» **TASK ITEM**
Would you return each record that follows word for word, without its pictures?

» **SUPPLIED RECORDS**
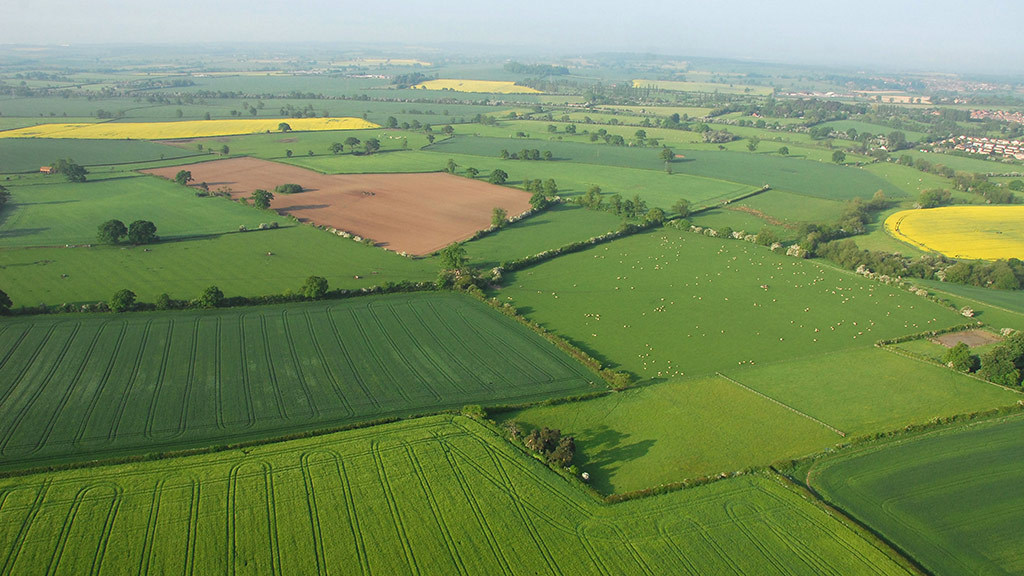 Farmland market levels out despite year of 'unprecedented' political volatility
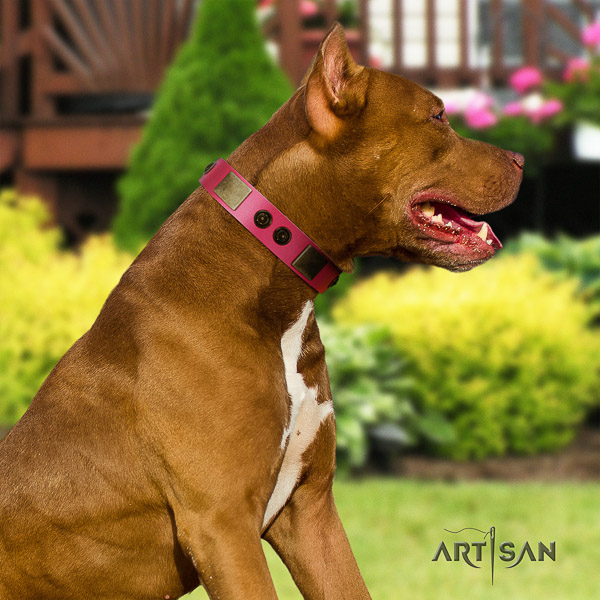 Pitbull comfy wearing leather collar for your beautiful doggie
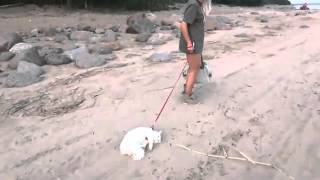 Hot Blonde Dragging Her Pussy On The Beach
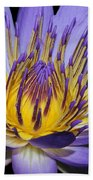 Royal Purple Water Lily #5 Beach Towel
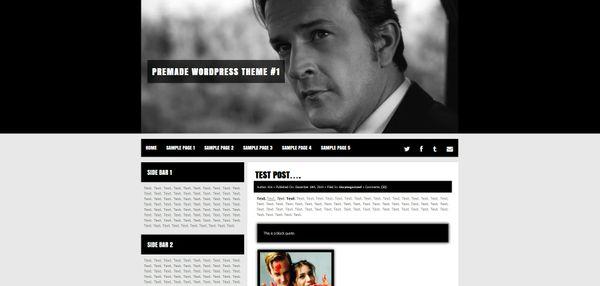 Premade Wordpress Theme #1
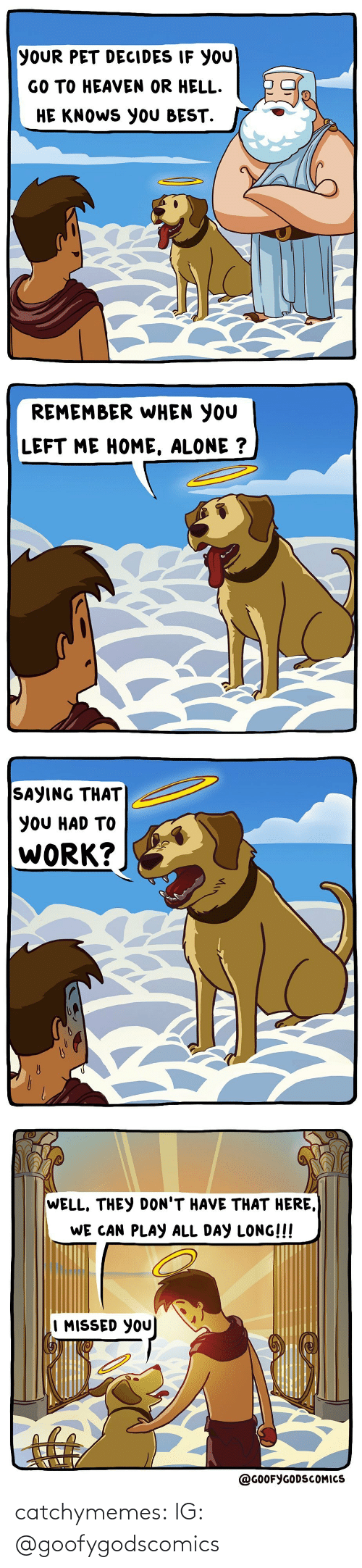 Heaven: YOUR PET DECIDES IF YOU  GO TO HEAVEN OR HELL.  HE KNOWS YOU BEST.   REMEMBER WHEN YOU  LEFT ME HOME, ALONE ?   SAYING THAT  YOU HAD TO  WORK?   WELL, THEY DON'T HAVE THAT HERE,  WE CAN PLAY ALL DAY LONG!!!  I MISSED YOU  @GOOFYGODSCOMICS catchymemes:  IG: @goofygodscomics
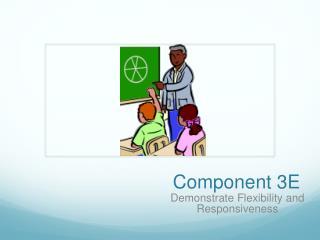Component  3E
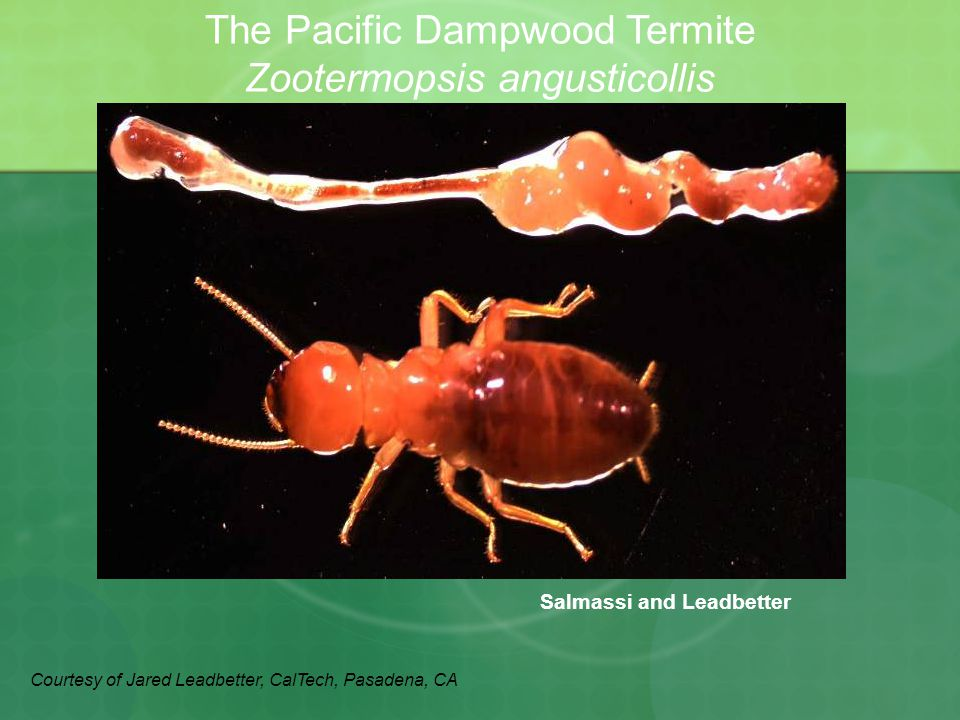 Salmassi and Leadbetter The Pacific Dampwood Termite Zootermopsis angusticollis Courtesy of Jared Leadbetter, CalTech, Pasadena, CA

» **ANSWER BELOW**
 Farmland market levels out despite year of 'unprecedented' political volatility
 Pitbull comfy wearing leather collar for your beautiful doggie
 Hot Blonde Dragging Her Pussy On The Beach
 Royal Purple Water Lily #5 Beach Towel
 Premade Wordpress Theme #1
 Heaven: YOUR PET DECIDES IF YOU  GO TO HEAVEN OR HELL.  HE KNOWS YOU BEST.   REMEMBER WHEN YOU  LEFT ME HOME, ALONE ?   SAYING THAT  YOU HAD TO  WORK?   WELL, THEY DON'T HAVE THAT HERE,  WE CAN PLAY ALL DAY LONG!!!  I MISSED YOU  @GOOFYGODSCOMICS catchymemes:  IG: @goofygodscomics
Component  3E
 Salmassi and Leadbetter The Pacific Dampwood Termite Zootermopsis angusticollis Courtesy of Jared Leadbetter, CalTech, Pasadena, CA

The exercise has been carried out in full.